◆ **Exercise materials**:
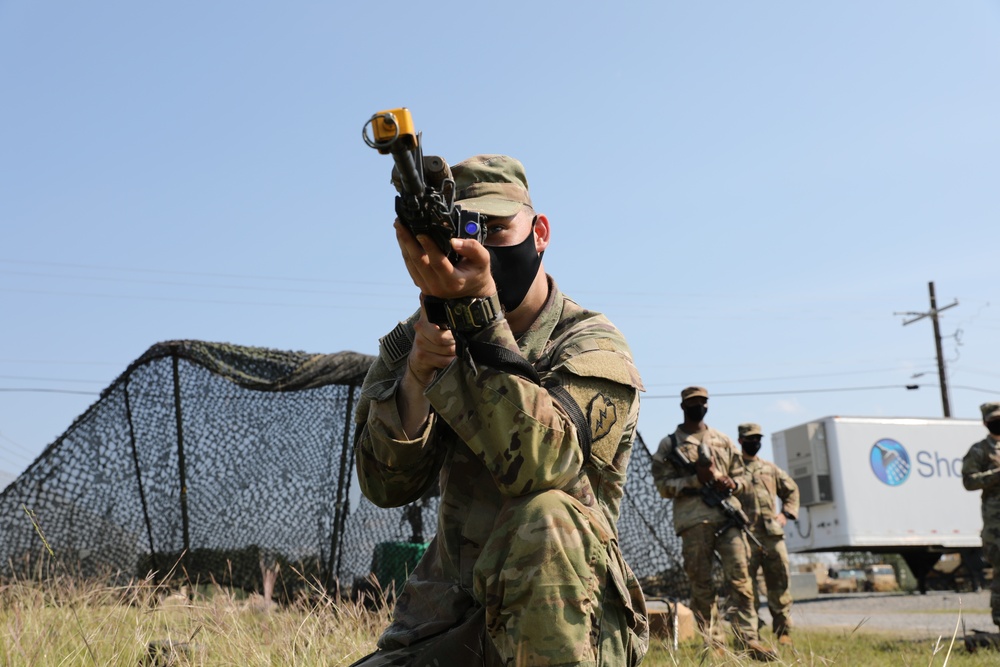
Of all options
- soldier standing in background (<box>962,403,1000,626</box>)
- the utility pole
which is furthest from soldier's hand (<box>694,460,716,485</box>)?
the utility pole

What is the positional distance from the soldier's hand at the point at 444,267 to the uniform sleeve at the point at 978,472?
692cm

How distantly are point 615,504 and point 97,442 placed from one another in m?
6.42

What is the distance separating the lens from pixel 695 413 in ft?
26.6

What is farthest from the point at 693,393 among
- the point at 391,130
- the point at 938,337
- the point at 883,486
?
the point at 938,337

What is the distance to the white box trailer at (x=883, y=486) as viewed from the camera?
18.6 meters

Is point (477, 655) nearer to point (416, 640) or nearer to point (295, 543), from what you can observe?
point (416, 640)

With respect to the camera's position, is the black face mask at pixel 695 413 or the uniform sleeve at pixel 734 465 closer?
the black face mask at pixel 695 413

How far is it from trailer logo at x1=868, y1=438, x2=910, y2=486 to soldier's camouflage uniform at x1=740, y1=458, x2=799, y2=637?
9485mm

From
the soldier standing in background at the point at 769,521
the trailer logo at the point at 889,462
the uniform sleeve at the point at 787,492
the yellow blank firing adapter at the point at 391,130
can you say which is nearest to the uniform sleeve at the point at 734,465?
the soldier standing in background at the point at 769,521

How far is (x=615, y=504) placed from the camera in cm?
230

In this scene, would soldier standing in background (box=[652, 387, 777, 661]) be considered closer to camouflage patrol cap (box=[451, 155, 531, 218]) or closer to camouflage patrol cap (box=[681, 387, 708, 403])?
camouflage patrol cap (box=[681, 387, 708, 403])

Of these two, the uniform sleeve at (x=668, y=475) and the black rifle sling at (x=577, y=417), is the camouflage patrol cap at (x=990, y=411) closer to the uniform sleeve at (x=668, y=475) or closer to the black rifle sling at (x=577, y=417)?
the uniform sleeve at (x=668, y=475)

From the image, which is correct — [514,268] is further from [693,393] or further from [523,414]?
[693,393]

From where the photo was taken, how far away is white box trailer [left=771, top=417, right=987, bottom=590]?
18.6m
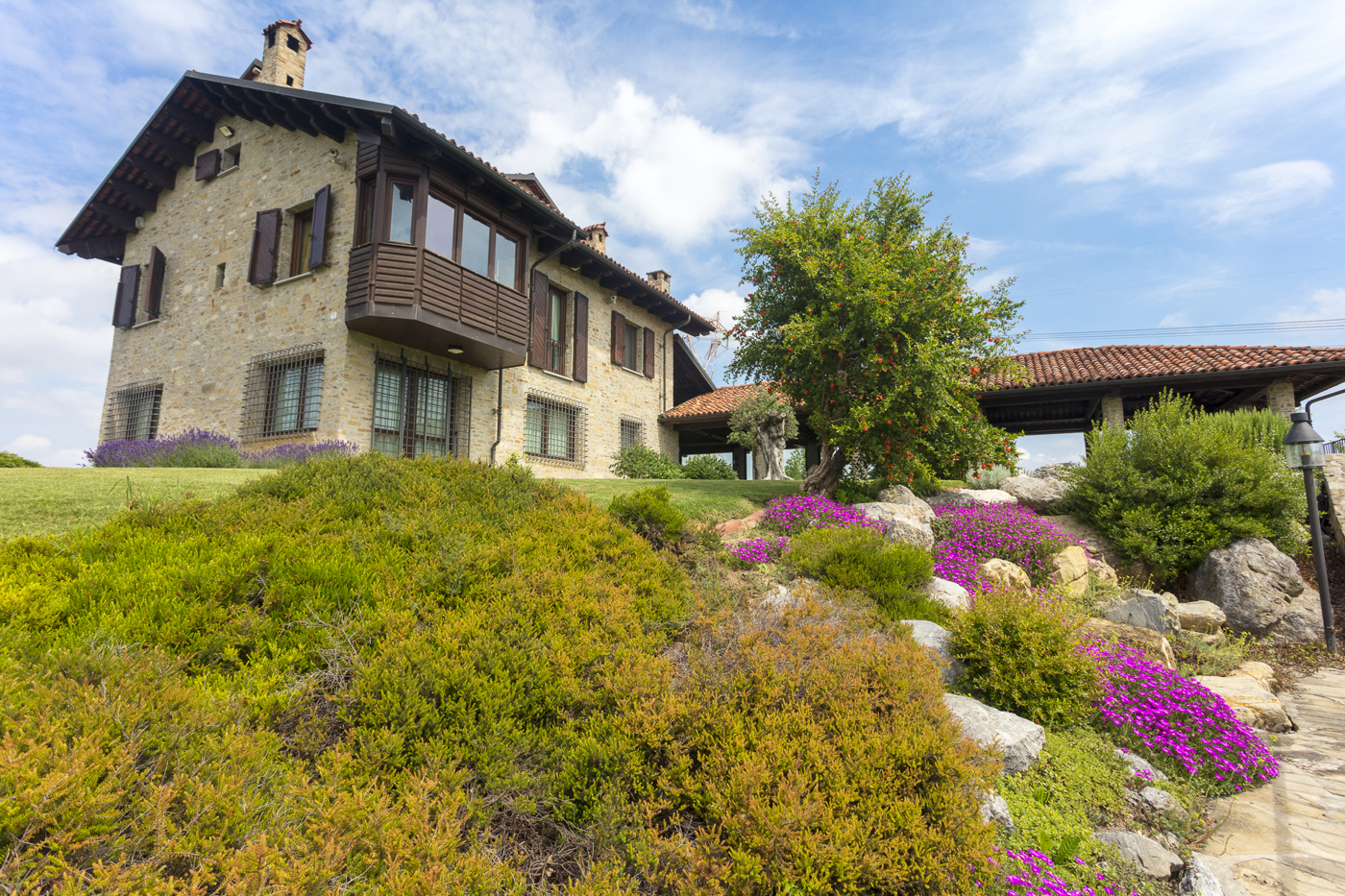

◆ **Written exercise**: Rewrite the listing above as a JSON array of strings, one string for each line, leaving out blank lines and the pictures.

◆ **Solution for this problem**:
[
  "Of all options",
  "- soldier standing in background (<box>962,403,1000,626</box>)",
  "- the utility pole",
  "which is furthest from soldier's hand (<box>694,460,716,485</box>)?",
  "the utility pole",
  "What is the positional distance from the soldier's hand at the point at 444,267 to the uniform sleeve at the point at 978,472?",
  "692cm",
  "How distantly are point 615,504 and point 97,442 placed from one another in m?",
  "6.42",
  "What is the distance separating the lens from pixel 695 413 in ft?",
  "26.6",
  "What is farthest from the point at 693,393 among",
  "- the point at 391,130",
  "- the point at 938,337",
  "- the point at 883,486",
  "?",
  "the point at 938,337",
  "What is the distance to the white box trailer at (x=883, y=486) as viewed from the camera?",
  "18.6 meters",
  "Is point (477, 655) nearer to point (416, 640) or nearer to point (295, 543), from what you can observe?",
  "point (416, 640)",
  "With respect to the camera's position, is the black face mask at pixel 695 413 or the uniform sleeve at pixel 734 465 closer?",
  "the black face mask at pixel 695 413",
  "How far is it from trailer logo at x1=868, y1=438, x2=910, y2=486 to soldier's camouflage uniform at x1=740, y1=458, x2=799, y2=637?",
  "9485mm",
  "From",
  "the soldier standing in background at the point at 769,521",
  "the trailer logo at the point at 889,462",
  "the uniform sleeve at the point at 787,492",
  "the yellow blank firing adapter at the point at 391,130",
  "can you say which is nearest to the uniform sleeve at the point at 734,465?",
  "the soldier standing in background at the point at 769,521",
  "How far is (x=615, y=504) placed from the camera in cm?",
  "230",
  "In this scene, would soldier standing in background (box=[652, 387, 777, 661]) be considered closer to camouflage patrol cap (box=[451, 155, 531, 218]) or closer to camouflage patrol cap (box=[681, 387, 708, 403])?",
  "camouflage patrol cap (box=[681, 387, 708, 403])",
  "Of these two, the uniform sleeve at (x=668, y=475) and the black rifle sling at (x=577, y=417), is the camouflage patrol cap at (x=990, y=411) closer to the uniform sleeve at (x=668, y=475) or closer to the black rifle sling at (x=577, y=417)?",
  "the uniform sleeve at (x=668, y=475)",
  "From the image, which is correct — [514,268] is further from [693,393] or further from [523,414]?",
  "[693,393]",
  "From where the photo was taken, how far away is white box trailer [left=771, top=417, right=987, bottom=590]?",
  "18.6m"
]